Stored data
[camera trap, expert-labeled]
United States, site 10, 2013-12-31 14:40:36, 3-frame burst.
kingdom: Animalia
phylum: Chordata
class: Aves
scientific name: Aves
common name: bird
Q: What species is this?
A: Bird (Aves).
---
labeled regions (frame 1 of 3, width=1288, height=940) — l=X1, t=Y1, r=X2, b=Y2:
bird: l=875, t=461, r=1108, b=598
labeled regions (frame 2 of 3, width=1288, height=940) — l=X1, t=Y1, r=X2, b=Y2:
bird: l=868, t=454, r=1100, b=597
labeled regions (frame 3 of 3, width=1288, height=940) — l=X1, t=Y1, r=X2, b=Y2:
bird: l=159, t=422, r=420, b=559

Work request:
All records must be transcribed exactly, with none left out.

Answer box:
[camera trap, expert-labeled]
United States, site 10, 2013-12-31 14:40:36, 3-frame burst.
kingdom: Animalia
phylum: Chordata
class: Aves
scientific name: Aves
common name: bird
Q: What species is this?
A: Bird (Aves).
---
labeled regions (frame 1 of 3, width=1288, height=940) — l=X1, t=Y1, r=X2, b=Y2:
bird: l=875, t=461, r=1108, b=598
labeled regions (frame 2 of 3, width=1288, height=940) — l=X1, t=Y1, r=X2, b=Y2:
bird: l=868, t=454, r=1100, b=597
labeled regions (frame 3 of 3, width=1288, height=940) — l=X1, t=Y1, r=X2, b=Y2:
bird: l=159, t=422, r=420, b=559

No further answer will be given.